Frémissante mémoire

Jesús Moncada
Jesús Moncada

Elle se souvient de la surprise provoquée par l'arrivée des comédiens hier soir à l'auberge, quand tout le monde pensait qu’ils étaient encore en pleine représentation au café de la place. Tête basse et précédée par l'actrice principale, au maquillage dévasté par les pleurs, la troupe s'était dispersée dans les chambres. Alors qu'elles étaient sous le coup de la surprise et faisaient toutes les suppositions, un marchand de vin de Gandesa, triste et inquiet lui aussi, déçu également par l'interruption du spectacle, les avait mises, Mme Carolina et elle, au courant de l'affaire.
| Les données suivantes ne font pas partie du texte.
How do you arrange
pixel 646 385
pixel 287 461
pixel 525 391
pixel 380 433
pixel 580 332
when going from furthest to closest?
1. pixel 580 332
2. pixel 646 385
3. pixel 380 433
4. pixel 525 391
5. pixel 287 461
La représentation s'est jusqu'alors fort bien déroulée, et puis soudain, dans la deuxième scène du troisième acte, l'enthousiasme des spectateurs les plus proches de la porte du café diminue. Un bruit inquiétant se propage ensuite dans la salle. Une rangée après l'autre, les gens se lèvent et partent. Et lorsqu'arrive le moment culminant de la pièce, les acteurs, consternés et stupéfaits, se retrouvent dans une salle vide. Quand le marchand de vin révéla la véritable raison de ce bide dont, selon lui, les comédiens n'étaient pas responsables, "Ils jouaient fort bien, les malheureux!", elle faillit laisser tomber son fer à repasser. L'homme de Gandesa ne comprit pas pourquoi l'aubergiste insistait tellement pour changer de sujet de conversation. Le client de l'auberge s'étonnait de ce manque d'intérêt devant l'explication de la déroute du spectacle.

Depuis que l'aubergiste l'a envoyée discrètement se coucher, "Va au lit, Amàlia, je finirai de repasser les draps", elle ne s'est presque pas reposée, hormis de brefs instants d'assoupissement et de cauchemars. Au château on sonne déjà la diane. Il lui faut se lever.

Elle commence à se d´couvrir, hésite: elle doit lutter contre la fatigue, contre la peur surtout.